実際に地道に実績をコツコツ積み上げている宗兵衛には、二人ともが高く評価しているのだが。
『どう思いますー?』
「いい機会じゃないかしら。乗っ取り云々は別として、イッキ不在の間だけとはいえ、トップとしての自覚はあるわけじゃない? 後はトロウル共を平らげてもらって自信をつけてもらうわ」
実績自体は十分にある。実力面でも、基本的に宗兵衛は一騎よりも強い。
「……過信は困りますが、自信を持ってもらうのはいいことですね。では、明日と言わずに今すぐに動きましょうか、ルージュ?」
「え? あたしも?」
「……当然でしょう。私は貴方の護衛なんですから」
アーニャは溜息をつきつつ、仮にも教皇を放っておくこともできない。ルージュが来ない以上は、アーニャもおいそれと動くことはできないのだ。
「わかったわよ。行きます。行けばいいんでしょ」
ルージュはインフィニティチェアの上で、プイッとそっぽを向きながら答える。
『いいですね。宗兵衛さんは自信をつけて、目障りな敵を駆逐して、勢力の拡大も可能。いいこと尽くめじゃないですか。ついでに主導権もこっちのものにしてしまえば、言うことなしですねー』
《思惑通りに推移するかどうかは不明確。主導権争いが生じた場合、常盤平一騎の側には確実に》
『大精霊エストですかー?』
リディルの指摘にラビニアは、ふふん、と腰に手を当てて胸を張った。
『来るなら来い。こちらも全力で迎え撃ってやりますよー』
むしろ自信満々だ。エストは集落で最強を誇る。一騎も宗兵衛も太刀打ちできる相手ではない。そのエストを向こうに回すことを想定しても、ラビニアには気負った様子すら感じられなかった。
「……ルージュ?」
「ラビニアなら本当になんとかなるんじゃないかしら? あの子、あんなでもルルの副官だし」
「……そういえば、そうでしたね。ソウベエの頭の上でゴロゴロしているばかりなので忘れていました」
『あんなのとか忘れてたとか、失礼ですよー? ぷんすかー』
大魔王不在の今、魔族を率いる三軍王。その三体の大魔族には、副官と位置付けられる存在がある。陸王カヴェリエには四体の副官が、海王トルシガンと天王メリウスには二体ずつの副官がいた。
いた、というのには理由がある。かつての大魔王を討滅するための戦いの折、人にも魔族にも大きな被害が出た。結果、軍王の副官も四体が滅びていた。

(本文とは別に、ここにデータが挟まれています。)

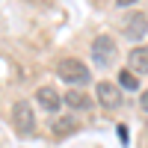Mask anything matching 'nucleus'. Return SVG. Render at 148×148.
Returning <instances> with one entry per match:
<instances>
[{
  "instance_id": "ddd939ff",
  "label": "nucleus",
  "mask_w": 148,
  "mask_h": 148,
  "mask_svg": "<svg viewBox=\"0 0 148 148\" xmlns=\"http://www.w3.org/2000/svg\"><path fill=\"white\" fill-rule=\"evenodd\" d=\"M119 6H130V3H136V0H116Z\"/></svg>"
},
{
  "instance_id": "9b49d317",
  "label": "nucleus",
  "mask_w": 148,
  "mask_h": 148,
  "mask_svg": "<svg viewBox=\"0 0 148 148\" xmlns=\"http://www.w3.org/2000/svg\"><path fill=\"white\" fill-rule=\"evenodd\" d=\"M119 139H121V145H127V127L125 125H119Z\"/></svg>"
},
{
  "instance_id": "f8f14e48",
  "label": "nucleus",
  "mask_w": 148,
  "mask_h": 148,
  "mask_svg": "<svg viewBox=\"0 0 148 148\" xmlns=\"http://www.w3.org/2000/svg\"><path fill=\"white\" fill-rule=\"evenodd\" d=\"M139 107H142V110H145V113H148V89H145V92L139 95Z\"/></svg>"
},
{
  "instance_id": "f03ea898",
  "label": "nucleus",
  "mask_w": 148,
  "mask_h": 148,
  "mask_svg": "<svg viewBox=\"0 0 148 148\" xmlns=\"http://www.w3.org/2000/svg\"><path fill=\"white\" fill-rule=\"evenodd\" d=\"M12 127H15L21 136H30L36 130V116H33L30 101H15L12 104Z\"/></svg>"
},
{
  "instance_id": "423d86ee",
  "label": "nucleus",
  "mask_w": 148,
  "mask_h": 148,
  "mask_svg": "<svg viewBox=\"0 0 148 148\" xmlns=\"http://www.w3.org/2000/svg\"><path fill=\"white\" fill-rule=\"evenodd\" d=\"M36 101H39V107H45L47 113H59V107H62L65 98H59V92L51 89V86H42V89L36 92Z\"/></svg>"
},
{
  "instance_id": "39448f33",
  "label": "nucleus",
  "mask_w": 148,
  "mask_h": 148,
  "mask_svg": "<svg viewBox=\"0 0 148 148\" xmlns=\"http://www.w3.org/2000/svg\"><path fill=\"white\" fill-rule=\"evenodd\" d=\"M95 92H98V101H101L107 110H116L121 104V86L119 83H110V80H101L95 86Z\"/></svg>"
},
{
  "instance_id": "f257e3e1",
  "label": "nucleus",
  "mask_w": 148,
  "mask_h": 148,
  "mask_svg": "<svg viewBox=\"0 0 148 148\" xmlns=\"http://www.w3.org/2000/svg\"><path fill=\"white\" fill-rule=\"evenodd\" d=\"M56 77L65 80V83H71V86H86L92 74H89V68H86L80 59H71L68 56V59H59V62H56Z\"/></svg>"
},
{
  "instance_id": "7ed1b4c3",
  "label": "nucleus",
  "mask_w": 148,
  "mask_h": 148,
  "mask_svg": "<svg viewBox=\"0 0 148 148\" xmlns=\"http://www.w3.org/2000/svg\"><path fill=\"white\" fill-rule=\"evenodd\" d=\"M92 59H95V65H113V59H116V42L110 39V36H98V39L92 42Z\"/></svg>"
},
{
  "instance_id": "0eeeda50",
  "label": "nucleus",
  "mask_w": 148,
  "mask_h": 148,
  "mask_svg": "<svg viewBox=\"0 0 148 148\" xmlns=\"http://www.w3.org/2000/svg\"><path fill=\"white\" fill-rule=\"evenodd\" d=\"M51 130H53V136L65 139V136H71V133L80 130V119H77V116H59L53 125H51Z\"/></svg>"
},
{
  "instance_id": "20e7f679",
  "label": "nucleus",
  "mask_w": 148,
  "mask_h": 148,
  "mask_svg": "<svg viewBox=\"0 0 148 148\" xmlns=\"http://www.w3.org/2000/svg\"><path fill=\"white\" fill-rule=\"evenodd\" d=\"M121 33H125L127 42H142V36L148 33V18L142 12H130L125 18V24H121Z\"/></svg>"
},
{
  "instance_id": "9d476101",
  "label": "nucleus",
  "mask_w": 148,
  "mask_h": 148,
  "mask_svg": "<svg viewBox=\"0 0 148 148\" xmlns=\"http://www.w3.org/2000/svg\"><path fill=\"white\" fill-rule=\"evenodd\" d=\"M119 86H121V89H127V92H136V89H139V80H136V74H133V71L121 68V71H119Z\"/></svg>"
},
{
  "instance_id": "6e6552de",
  "label": "nucleus",
  "mask_w": 148,
  "mask_h": 148,
  "mask_svg": "<svg viewBox=\"0 0 148 148\" xmlns=\"http://www.w3.org/2000/svg\"><path fill=\"white\" fill-rule=\"evenodd\" d=\"M127 65L136 74H148V45H136L127 56Z\"/></svg>"
},
{
  "instance_id": "1a4fd4ad",
  "label": "nucleus",
  "mask_w": 148,
  "mask_h": 148,
  "mask_svg": "<svg viewBox=\"0 0 148 148\" xmlns=\"http://www.w3.org/2000/svg\"><path fill=\"white\" fill-rule=\"evenodd\" d=\"M65 104L71 110H89L92 107V98L86 92H80V89H71V92H65Z\"/></svg>"
}]
</instances>
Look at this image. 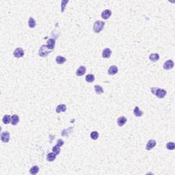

天王メリウスの副官が一体、陸王カヴェリエの副官が三体だ。海王トルシガンの副官たちは滅びこそ免れたものの、受けたダメージは甚大且つ深刻で、現在でも満足に動けないでいる。
《現状、実質的に動ける副官は二体しかおらず、その内の一体がラビニアになります》
「……二体の副官の一方を配するほど、期待しているというわけですか?」
『いえいえ、天王様より賜った命は召喚と転生だけですよー。他に命令は受けていませんし? 暇になりましたので、自分の意思でここにいるだけです』
宗兵衛の記憶でも、確かにラビニアは暇だからといって合流してきた。相当な実力者だということは当初からわかっていたが、それほどの高位の存在だとは思っていなかった。だが宗兵衛には大きな驚きはない。心臓があったとしても、心拍を瞬間的に一割上昇することさえなかっただろう。
「教皇や『剣鬼』も近くにいますからね」
『むー、なんだかわたくしの扱いが雑な感じがします』
宗兵衛の顔の前に浮かびながら膨れるラビニアを、宗兵衛は優しい手つきで頭に乗せた。
『お?』
「無駄話はここまでにして」
『無駄じゃないですよー?』
「ここまでにして。リディルさん」
《承知》
骨体が異様な音を立てて変形する。以前にも見せた人馬一体型の形状へだ。ルージュを抱き抱えたアーニャが、人馬型の骨へと姿を変えた宗兵衛の背に乗る。
「わお」
「……ルージュ、はしゃがないで。ソウベエ、出て下さい」
アーニャの言葉はタクシーの運転手に向かっての言葉そのものだ。この世界にはタクシーなどないので、精々、馬車の御者に対するものか。主従というか立場の強弱がはっきりするやり取りだ。
「扱いに対してモノ申したいところですが」
青い炎の揺らめく眼窩がギルマンの集落の方向に向ける。広げた両腕は白くて巨大な鎌へと姿を変えた。